Nonalcoholic fatty liver disease (NAFLD) is a strong risk factor for development of type 2 diabetes, but little is known about how long-term NAFLD or its histologic features affect risk. We aimed to investigate the cumulative incidence of type 2 diabetes in patients with NAFLD and to identify histologic factors that affect risk of diabetes.

METHODS:

We performed a retrospective study of 396 patients in Sweden diagnosed with NAFLD by biopsy analysis from 1971 through 2009 who did not have type 2 diabetes at baseline. Data on development of type 2 diabetes were collected from patient charts and national registers. Patients were categorized into groups with fibrosis stages 0–2 (n = 357) or stages 3–4 (n = 39).

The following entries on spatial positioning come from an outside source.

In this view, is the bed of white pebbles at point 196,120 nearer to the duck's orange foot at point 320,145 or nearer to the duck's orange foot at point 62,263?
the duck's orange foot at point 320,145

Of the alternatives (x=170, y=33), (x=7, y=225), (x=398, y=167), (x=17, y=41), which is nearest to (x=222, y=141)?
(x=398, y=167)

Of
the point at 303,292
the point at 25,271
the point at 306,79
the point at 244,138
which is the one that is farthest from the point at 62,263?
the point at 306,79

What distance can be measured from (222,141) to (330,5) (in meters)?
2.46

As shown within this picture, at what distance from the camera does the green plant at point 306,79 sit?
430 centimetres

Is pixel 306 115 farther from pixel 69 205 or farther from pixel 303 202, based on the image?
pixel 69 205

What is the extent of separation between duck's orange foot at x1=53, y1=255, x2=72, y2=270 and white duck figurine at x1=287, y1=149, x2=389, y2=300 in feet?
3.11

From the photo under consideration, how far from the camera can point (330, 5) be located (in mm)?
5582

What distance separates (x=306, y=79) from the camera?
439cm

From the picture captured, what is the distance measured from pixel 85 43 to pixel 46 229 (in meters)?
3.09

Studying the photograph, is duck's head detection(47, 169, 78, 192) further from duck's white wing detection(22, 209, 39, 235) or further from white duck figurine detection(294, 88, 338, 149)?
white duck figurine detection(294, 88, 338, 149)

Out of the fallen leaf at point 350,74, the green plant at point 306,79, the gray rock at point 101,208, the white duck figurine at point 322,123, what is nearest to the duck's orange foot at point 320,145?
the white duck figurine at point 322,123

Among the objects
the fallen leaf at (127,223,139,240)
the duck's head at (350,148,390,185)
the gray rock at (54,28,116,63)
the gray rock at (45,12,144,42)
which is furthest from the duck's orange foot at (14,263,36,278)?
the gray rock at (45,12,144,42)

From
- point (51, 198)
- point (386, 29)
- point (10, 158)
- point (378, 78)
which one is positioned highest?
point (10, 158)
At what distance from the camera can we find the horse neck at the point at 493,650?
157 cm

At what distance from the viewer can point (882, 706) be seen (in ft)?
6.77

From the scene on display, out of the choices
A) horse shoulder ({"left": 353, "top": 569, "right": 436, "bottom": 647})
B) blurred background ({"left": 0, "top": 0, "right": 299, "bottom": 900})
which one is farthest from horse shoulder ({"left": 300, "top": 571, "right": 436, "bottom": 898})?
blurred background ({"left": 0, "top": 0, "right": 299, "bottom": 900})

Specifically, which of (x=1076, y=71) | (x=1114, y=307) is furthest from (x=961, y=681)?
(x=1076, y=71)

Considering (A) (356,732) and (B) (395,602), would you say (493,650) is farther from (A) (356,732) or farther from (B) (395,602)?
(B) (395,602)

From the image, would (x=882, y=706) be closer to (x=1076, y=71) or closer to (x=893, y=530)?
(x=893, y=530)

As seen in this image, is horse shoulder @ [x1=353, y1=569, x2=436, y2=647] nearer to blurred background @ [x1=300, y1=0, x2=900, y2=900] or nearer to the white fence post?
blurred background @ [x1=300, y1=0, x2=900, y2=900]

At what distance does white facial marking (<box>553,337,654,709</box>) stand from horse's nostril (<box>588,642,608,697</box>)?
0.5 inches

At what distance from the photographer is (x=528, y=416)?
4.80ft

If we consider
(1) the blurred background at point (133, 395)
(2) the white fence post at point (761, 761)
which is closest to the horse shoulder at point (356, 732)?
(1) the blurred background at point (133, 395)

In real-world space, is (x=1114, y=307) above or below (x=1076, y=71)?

Hazard ratios of histologic parameters for type 2 diabetes development were calculated separately in a multivariate Cox regression model adjusted for sex, age, body mass index, and serum levels of triglycerides greater than 150 mg/dL.

RESULTS:

During a mean follow-up period of 18.4 years (range, 0–41 years), 132 individuals (33%) developed type 2 diabetes. A significantly higher proportion of patients with fibrosis stages 3–4 (51.2%) developed type 2 diabetes than patients with fibrosis stages 0–2 (31.3%) (P= .02). For patients with fibrosis stages 0–2, fat score associated independently with development of type 2 diabetes (adjusted hazard ratio, 1.34; 95% confidence interval, 1.03–1.74;P= .03). No histologic factors associated with development of diabetes in patients with fibrosis stages 3–4. Presence of nonalcoholic steatohepatitis was not associated with development of type 2 diabetes.

CONCLUSIONS:

In a retrospective study we found a higher proportion of patients with fibrosis stages 3–4 to develop type 2 diabetes than patients with fibrosis stages 0–2. In patients with fibrosis stages 0–2, fat score associates with risk of type 2 diabetes.